## Problem to solve:
Convert the lines below into a JSON list of strings with one string for each line, and leave out any blank lines.

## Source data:
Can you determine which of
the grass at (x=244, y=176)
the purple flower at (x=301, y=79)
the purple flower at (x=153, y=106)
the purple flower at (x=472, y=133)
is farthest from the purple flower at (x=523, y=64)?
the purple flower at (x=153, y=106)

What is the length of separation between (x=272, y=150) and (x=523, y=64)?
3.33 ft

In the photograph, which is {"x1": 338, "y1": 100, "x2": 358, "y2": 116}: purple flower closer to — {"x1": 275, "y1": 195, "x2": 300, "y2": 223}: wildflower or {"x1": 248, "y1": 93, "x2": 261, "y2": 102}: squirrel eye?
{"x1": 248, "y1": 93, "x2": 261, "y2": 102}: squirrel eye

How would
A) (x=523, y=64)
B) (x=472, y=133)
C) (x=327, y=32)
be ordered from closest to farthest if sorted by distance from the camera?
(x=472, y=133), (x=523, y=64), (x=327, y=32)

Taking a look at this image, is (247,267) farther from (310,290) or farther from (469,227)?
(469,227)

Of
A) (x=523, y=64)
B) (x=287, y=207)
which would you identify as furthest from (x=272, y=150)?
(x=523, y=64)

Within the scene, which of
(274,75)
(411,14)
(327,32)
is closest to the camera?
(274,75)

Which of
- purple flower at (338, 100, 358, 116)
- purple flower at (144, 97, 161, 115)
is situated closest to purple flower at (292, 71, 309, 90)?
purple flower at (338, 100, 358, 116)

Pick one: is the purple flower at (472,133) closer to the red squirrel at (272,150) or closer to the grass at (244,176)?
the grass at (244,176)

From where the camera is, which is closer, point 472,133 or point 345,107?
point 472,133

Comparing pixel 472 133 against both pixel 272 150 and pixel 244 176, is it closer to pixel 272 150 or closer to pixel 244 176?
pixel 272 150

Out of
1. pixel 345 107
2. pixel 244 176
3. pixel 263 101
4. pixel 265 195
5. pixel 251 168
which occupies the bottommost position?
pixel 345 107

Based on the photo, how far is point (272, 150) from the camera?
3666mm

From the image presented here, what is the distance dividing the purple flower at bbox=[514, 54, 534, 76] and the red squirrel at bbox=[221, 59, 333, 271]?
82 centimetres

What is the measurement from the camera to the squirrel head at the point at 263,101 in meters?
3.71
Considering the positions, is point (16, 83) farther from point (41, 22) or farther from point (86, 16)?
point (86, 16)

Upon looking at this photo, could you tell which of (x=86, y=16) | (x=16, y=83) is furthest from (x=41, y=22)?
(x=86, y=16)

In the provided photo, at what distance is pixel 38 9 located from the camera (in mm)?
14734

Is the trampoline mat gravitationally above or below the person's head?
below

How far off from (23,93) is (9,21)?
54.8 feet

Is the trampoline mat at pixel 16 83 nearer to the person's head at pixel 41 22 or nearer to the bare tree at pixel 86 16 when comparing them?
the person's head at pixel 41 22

## Answer to the exercise:
[
  "Can you determine which of",
  "the grass at (x=244, y=176)",
  "the purple flower at (x=301, y=79)",
  "the purple flower at (x=153, y=106)",
  "the purple flower at (x=472, y=133)",
  "is farthest from the purple flower at (x=523, y=64)?",
  "the purple flower at (x=153, y=106)",
  "What is the length of separation between (x=272, y=150) and (x=523, y=64)?",
  "3.33 ft",
  "In the photograph, which is {\"x1\": 338, \"y1\": 100, \"x2\": 358, \"y2\": 116}: purple flower closer to — {\"x1\": 275, \"y1\": 195, \"x2\": 300, \"y2\": 223}: wildflower or {\"x1\": 248, \"y1\": 93, \"x2\": 261, \"y2\": 102}: squirrel eye?",
  "{\"x1\": 248, \"y1\": 93, \"x2\": 261, \"y2\": 102}: squirrel eye",
  "How would",
  "A) (x=523, y=64)",
  "B) (x=472, y=133)",
  "C) (x=327, y=32)",
  "be ordered from closest to farthest if sorted by distance from the camera?",
  "(x=472, y=133), (x=523, y=64), (x=327, y=32)",
  "Taking a look at this image, is (247,267) farther from (310,290) or farther from (469,227)?",
  "(469,227)",
  "Of",
  "A) (x=523, y=64)",
  "B) (x=287, y=207)",
  "which would you identify as furthest from (x=272, y=150)?",
  "(x=523, y=64)",
  "Within the scene, which of",
  "(274,75)",
  "(411,14)",
  "(327,32)",
  "is closest to the camera?",
  "(274,75)",
  "Which of",
  "- purple flower at (338, 100, 358, 116)",
  "- purple flower at (144, 97, 161, 115)",
  "is situated closest to purple flower at (292, 71, 309, 90)?",
  "purple flower at (338, 100, 358, 116)",
  "Pick one: is the purple flower at (472,133) closer to the red squirrel at (272,150) or closer to the grass at (244,176)?",
  "the grass at (244,176)",
  "From where the camera is, which is closer, point 472,133 or point 345,107?",
  "point 472,133",
  "Comparing pixel 472 133 against both pixel 272 150 and pixel 244 176, is it closer to pixel 272 150 or closer to pixel 244 176?",
  "pixel 272 150",
  "Out of",
  "1. pixel 345 107",
  "2. pixel 244 176",
  "3. pixel 263 101",
  "4. pixel 265 195",
  "5. pixel 251 168",
  "which occupies the bottommost position?",
  "pixel 345 107",
  "Based on the photo, how far is point (272, 150) from the camera?",
  "3666mm",
  "From the image presented here, what is the distance dividing the purple flower at bbox=[514, 54, 534, 76] and the red squirrel at bbox=[221, 59, 333, 271]?",
  "82 centimetres",
  "What is the measurement from the camera to the squirrel head at the point at 263,101 in meters?",
  "3.71",
  "Considering the positions, is point (16, 83) farther from point (41, 22) or farther from point (86, 16)?",
  "point (86, 16)",
  "Upon looking at this photo, could you tell which of (x=86, y=16) | (x=16, y=83) is furthest from (x=41, y=22)?",
  "(x=86, y=16)",
  "In the provided photo, at what distance is pixel 38 9 located from the camera (in mm)?",
  "14734",
  "Is the trampoline mat gravitationally above or below the person's head?",
  "below",
  "How far off from (23,93) is (9,21)?",
  "54.8 feet",
  "Is the trampoline mat at pixel 16 83 nearer to the person's head at pixel 41 22 or nearer to the bare tree at pixel 86 16 when comparing them?",
  "the person's head at pixel 41 22"
]